Carnet d’un jeune Élu Cohen
Robert Amadou présente un texte inédit de Saint-Martin, découvert à la Bibliothèque municipale de Lyon. Ce Carnet, rédigé vers 25 ans, révèle les réflexions ésotériques et initiatiques de Saint-Martin, alors membre de l’Ordre des Élus Cohen. Il contient des aphorismes, des schémas, et des méditations sur la purification, la prière, la connaissance, et la réintégration spirituelle. Le texte, parfois obscur, illustre la quête de Saint-Martin pour une synthèse entre mysticisme et hermétisme.
Réflexions sur le Carnet
Raymond Christofour analyse le Carnet de Saint-Martin, soulignant sa maturité précoce, son style ésotérique, et sa vision d’une élite spirituelle. Il met en lumière les thèmes récurrents : la purification, l’abandon à Dieu, la recherche de l’unité primordiale, et la réintégration dans l’état adamique. Christofour voit dans ce texte une invitation à la réflexion personnelle et une introduction à la pensée théosophique de Saint-Martin.
La nouvelle Église de Mme de Krüdener
Pierre Tettoni retrace la vie et l’œuvre de Barbara-Juliana von Krüdener (1764-1824), figure mystérieuse de l’Illuminisme chrétien. Après un mariage malheureux, elle se tourne vers le mysticisme et devient une prédicatrice itinérante, influençant notamment le tsar Alexandre Ier. Elle prône une « Église intérieure », un retour au christianisme primitif, et joue un rôle clé dans la création de la Sainte-Alliance des rois (1815), visant à unir les souverains européens sous une bannière religieuse. Son message, marqué par le millénarisme et l’œcuménisme, s’inscrit dans le courant de l’Illuminisme chrétien, inspiré par Saint-Martin, Boehme, et Jung-Stilling.

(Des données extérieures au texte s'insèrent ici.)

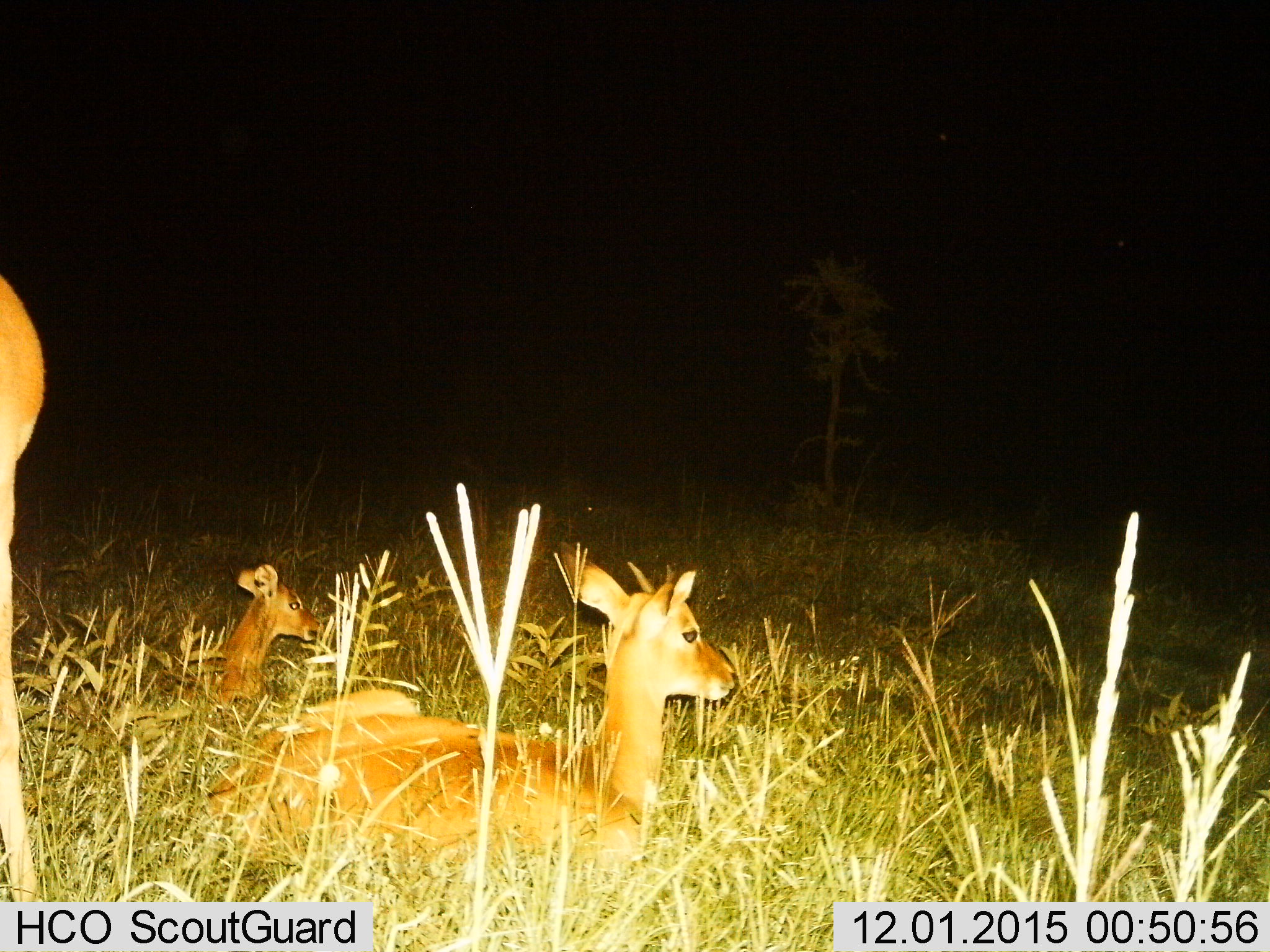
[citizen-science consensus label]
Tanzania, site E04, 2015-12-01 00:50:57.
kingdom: Animalia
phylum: Chordata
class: Mammalia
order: Artiodactyla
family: Bovidae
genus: Eudorcas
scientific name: Eudorcas thomsonii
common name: thomson's gazelle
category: gazellethomsons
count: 3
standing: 80%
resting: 60%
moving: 0%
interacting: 0%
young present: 80%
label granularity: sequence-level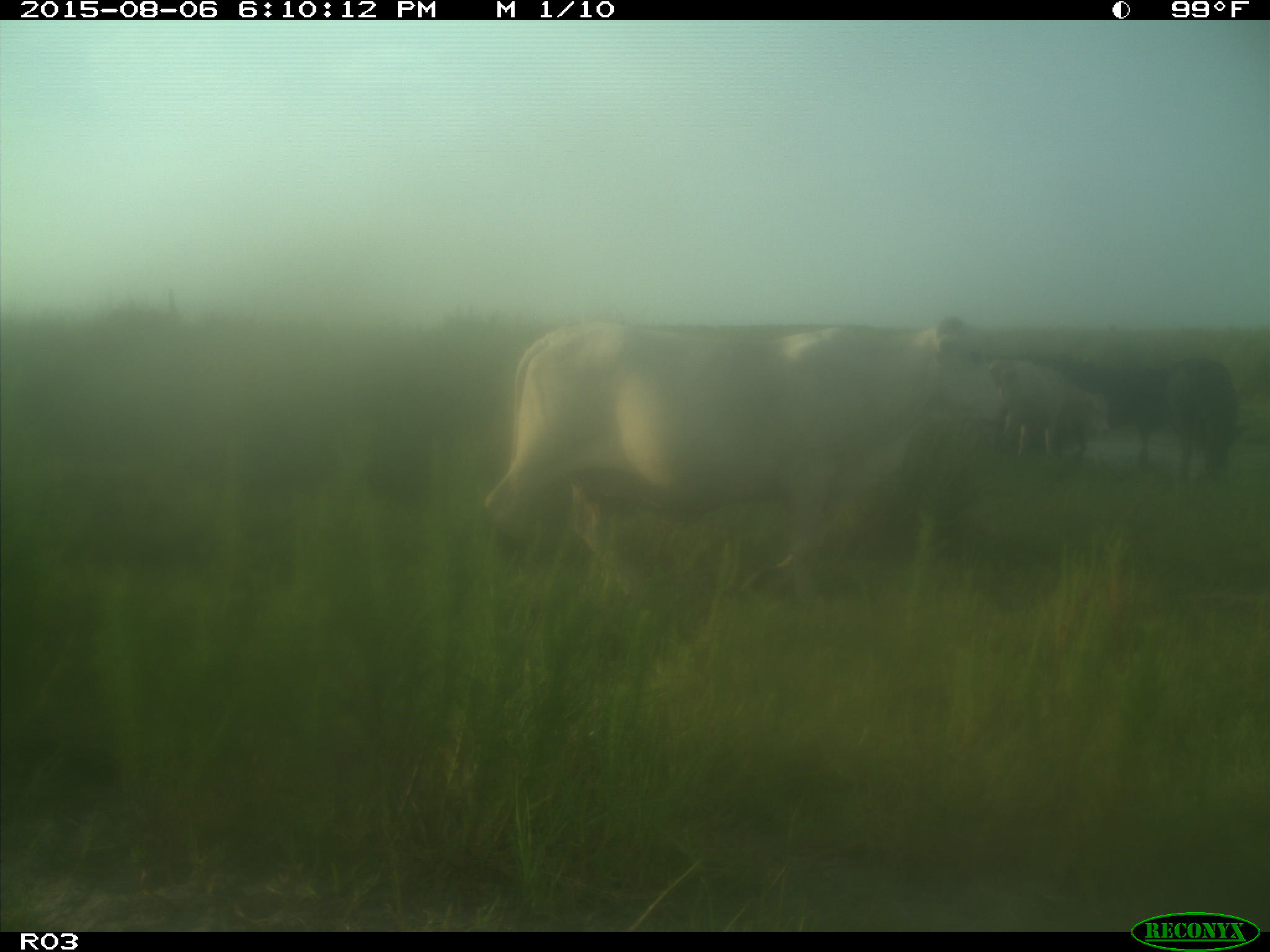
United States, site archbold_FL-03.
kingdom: Animalia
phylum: Chordata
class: Mammalia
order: Artiodactyla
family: Bovidae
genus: Bos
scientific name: Bos taurus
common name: domestic cow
Bos taurus (domestic cow).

Aperçus en bref sur les livres, les hommes et les idées
Cette section présente des recensions d’ouvrages : Kirchberger et l’Illuminisme du XVIIIᵉ siècle (Antoine Faivre), Les Paladins du monde occidental (Laurence Talbot), et Mythes et religions de l’Inde (Swami Nityabodhananda). Antoine Faivre y analyse l’Illuminisme chrétien, ses thèmes (Providence, Sophia, millénarisme), et son rôle dans la spiritualité européenne pré-révolutionnaire. Laurence Talbot explore les migrations anciennes des peuples occidentaux, tandis que le Swami Nityabodhananda offre une synthèse érudite des traditions indiennes.